What is expected of the student
- Classroom attendance.
- Classroom participation.
- Willingness to share personal progress at all stages of your course project by speaking up and by contributing posts on our course blog at http://blogs.oregonstate.edu/psquared
- Meet design deadlines, including the preliminary design review, final design review, and classroom critiques.
- It would be nice if you volunteer to join one (or more) of the course committees we will probably set up as the course moves along.
- Show up (with your protein toy) at our show at the end of the term.
When/where we meet
Strand 237 MW 11-11:50
If a student comes to class, participates in our discussions, and meets each course deadline including the final deadline of producing a working protein toy — that will be a sufficiently strong performance to merit the receipt of an A letter grade in this 2-credit colloquium course.
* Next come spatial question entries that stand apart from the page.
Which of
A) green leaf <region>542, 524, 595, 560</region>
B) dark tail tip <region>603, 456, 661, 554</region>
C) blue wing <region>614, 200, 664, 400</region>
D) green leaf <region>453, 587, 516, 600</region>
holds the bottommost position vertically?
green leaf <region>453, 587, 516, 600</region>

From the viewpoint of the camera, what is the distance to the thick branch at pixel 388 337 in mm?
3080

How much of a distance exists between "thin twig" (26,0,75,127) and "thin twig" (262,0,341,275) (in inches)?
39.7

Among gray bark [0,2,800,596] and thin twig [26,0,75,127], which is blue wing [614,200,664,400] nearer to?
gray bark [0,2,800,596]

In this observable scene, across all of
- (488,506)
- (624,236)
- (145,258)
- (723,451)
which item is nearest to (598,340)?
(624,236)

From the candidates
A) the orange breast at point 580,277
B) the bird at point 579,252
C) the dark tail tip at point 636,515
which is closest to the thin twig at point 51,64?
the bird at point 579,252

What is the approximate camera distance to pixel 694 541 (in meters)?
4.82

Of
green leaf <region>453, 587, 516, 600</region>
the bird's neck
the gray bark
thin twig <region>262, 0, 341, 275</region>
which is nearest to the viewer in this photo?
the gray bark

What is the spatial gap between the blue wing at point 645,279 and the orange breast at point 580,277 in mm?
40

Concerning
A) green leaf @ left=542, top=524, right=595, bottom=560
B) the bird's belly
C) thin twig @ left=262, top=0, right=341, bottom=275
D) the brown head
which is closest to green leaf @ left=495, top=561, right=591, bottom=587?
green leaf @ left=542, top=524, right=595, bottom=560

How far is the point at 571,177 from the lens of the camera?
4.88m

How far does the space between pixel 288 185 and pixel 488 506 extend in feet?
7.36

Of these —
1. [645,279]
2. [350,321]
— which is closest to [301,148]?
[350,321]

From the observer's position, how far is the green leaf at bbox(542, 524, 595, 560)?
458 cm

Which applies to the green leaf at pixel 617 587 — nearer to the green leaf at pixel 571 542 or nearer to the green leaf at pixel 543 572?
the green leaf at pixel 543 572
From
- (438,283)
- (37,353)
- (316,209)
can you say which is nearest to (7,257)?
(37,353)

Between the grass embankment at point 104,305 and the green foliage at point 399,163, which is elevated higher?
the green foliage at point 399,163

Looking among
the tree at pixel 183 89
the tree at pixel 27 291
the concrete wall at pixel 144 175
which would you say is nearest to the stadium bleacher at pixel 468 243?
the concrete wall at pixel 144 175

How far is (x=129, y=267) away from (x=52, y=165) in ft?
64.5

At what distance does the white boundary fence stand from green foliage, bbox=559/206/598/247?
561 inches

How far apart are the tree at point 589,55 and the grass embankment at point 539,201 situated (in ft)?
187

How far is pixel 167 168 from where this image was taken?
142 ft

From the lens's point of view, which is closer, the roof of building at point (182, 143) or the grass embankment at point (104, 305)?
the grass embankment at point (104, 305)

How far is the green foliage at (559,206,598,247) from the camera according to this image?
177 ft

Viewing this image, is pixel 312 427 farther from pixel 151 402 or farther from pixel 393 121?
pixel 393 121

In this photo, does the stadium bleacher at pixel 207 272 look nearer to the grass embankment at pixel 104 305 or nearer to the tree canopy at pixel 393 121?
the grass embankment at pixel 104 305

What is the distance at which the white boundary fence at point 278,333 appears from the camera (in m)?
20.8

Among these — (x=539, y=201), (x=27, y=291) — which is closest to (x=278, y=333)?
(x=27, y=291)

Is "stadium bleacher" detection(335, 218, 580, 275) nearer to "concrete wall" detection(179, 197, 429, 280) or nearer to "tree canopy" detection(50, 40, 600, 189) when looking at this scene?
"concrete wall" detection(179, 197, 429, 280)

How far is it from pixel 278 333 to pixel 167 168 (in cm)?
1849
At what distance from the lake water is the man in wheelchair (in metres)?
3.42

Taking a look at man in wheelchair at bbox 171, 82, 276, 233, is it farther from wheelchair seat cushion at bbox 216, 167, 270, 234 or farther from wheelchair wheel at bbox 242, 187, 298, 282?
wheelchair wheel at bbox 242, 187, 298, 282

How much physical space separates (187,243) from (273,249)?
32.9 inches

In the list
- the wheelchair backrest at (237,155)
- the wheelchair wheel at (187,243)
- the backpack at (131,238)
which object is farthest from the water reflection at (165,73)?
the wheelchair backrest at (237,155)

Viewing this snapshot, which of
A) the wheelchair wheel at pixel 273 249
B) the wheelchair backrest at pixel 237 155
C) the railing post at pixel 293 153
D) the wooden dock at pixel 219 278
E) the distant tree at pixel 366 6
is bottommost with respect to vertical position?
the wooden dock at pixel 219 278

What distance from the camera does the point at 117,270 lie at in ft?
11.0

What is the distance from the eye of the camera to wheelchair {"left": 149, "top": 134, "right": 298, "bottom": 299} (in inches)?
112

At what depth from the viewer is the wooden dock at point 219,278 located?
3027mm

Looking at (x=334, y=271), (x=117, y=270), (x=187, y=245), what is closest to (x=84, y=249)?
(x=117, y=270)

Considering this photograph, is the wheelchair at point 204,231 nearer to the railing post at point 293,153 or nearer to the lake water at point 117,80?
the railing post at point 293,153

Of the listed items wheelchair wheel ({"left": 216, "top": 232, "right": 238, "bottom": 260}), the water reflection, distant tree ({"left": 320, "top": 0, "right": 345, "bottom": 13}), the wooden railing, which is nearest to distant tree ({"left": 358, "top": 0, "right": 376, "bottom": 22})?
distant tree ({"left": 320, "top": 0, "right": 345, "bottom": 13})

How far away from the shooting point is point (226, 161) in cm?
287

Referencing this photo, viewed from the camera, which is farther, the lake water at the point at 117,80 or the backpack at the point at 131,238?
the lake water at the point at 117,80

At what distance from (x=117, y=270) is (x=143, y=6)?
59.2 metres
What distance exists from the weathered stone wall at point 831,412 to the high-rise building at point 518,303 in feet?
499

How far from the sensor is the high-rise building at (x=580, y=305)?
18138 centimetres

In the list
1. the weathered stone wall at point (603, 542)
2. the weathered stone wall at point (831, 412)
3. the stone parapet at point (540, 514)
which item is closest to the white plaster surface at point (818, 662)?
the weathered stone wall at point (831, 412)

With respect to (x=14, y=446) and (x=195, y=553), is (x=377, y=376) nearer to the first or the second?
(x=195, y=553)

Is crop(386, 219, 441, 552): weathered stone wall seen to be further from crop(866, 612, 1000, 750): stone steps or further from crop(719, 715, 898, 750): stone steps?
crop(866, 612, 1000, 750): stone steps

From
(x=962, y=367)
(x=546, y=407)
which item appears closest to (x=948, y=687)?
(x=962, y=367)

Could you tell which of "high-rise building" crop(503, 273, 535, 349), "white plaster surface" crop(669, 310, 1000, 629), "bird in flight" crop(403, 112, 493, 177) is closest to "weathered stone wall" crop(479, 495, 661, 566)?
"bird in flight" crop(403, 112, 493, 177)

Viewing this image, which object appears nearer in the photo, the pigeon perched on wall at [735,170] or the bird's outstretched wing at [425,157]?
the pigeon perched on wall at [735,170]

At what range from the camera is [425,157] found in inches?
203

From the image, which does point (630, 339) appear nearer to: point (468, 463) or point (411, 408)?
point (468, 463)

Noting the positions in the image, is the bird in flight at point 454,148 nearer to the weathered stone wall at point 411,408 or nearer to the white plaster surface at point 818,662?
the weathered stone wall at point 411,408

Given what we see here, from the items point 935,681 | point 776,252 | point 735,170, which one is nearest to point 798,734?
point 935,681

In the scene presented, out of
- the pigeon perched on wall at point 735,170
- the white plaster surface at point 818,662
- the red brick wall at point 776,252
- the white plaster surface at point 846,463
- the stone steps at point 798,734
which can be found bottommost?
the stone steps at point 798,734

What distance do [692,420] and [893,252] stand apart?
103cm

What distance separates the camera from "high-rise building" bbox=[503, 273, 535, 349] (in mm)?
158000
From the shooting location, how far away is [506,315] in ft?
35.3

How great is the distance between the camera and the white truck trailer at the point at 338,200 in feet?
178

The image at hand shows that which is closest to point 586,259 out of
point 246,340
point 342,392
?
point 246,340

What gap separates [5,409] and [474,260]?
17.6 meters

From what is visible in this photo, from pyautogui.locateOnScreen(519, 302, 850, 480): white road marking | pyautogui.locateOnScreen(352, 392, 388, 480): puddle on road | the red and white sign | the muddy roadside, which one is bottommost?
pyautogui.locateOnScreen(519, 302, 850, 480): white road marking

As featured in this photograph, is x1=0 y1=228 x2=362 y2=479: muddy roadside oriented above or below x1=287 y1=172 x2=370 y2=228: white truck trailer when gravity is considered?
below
- We will make heavy use of online resources such as the Protein Data Bank.
- An optional, recommended, but completely not-required book is Introduction to Protein Structure by Branden and Tooze (Second edition; 1999; ISBN 0815323050; about $70. If you find a used copy, grab it! This is a great book.
- I have a list of other books you might like to check out from the library.
- I am also happy to lend you a biochemistry textbook if that will help.
Cost of materials
Art materials will probably cost you around $10- $20 (glue, tape, wire, other cheap materials). Let’s hold down the cost. Try to use the stuff you find lying around in the back of your closet. Save money.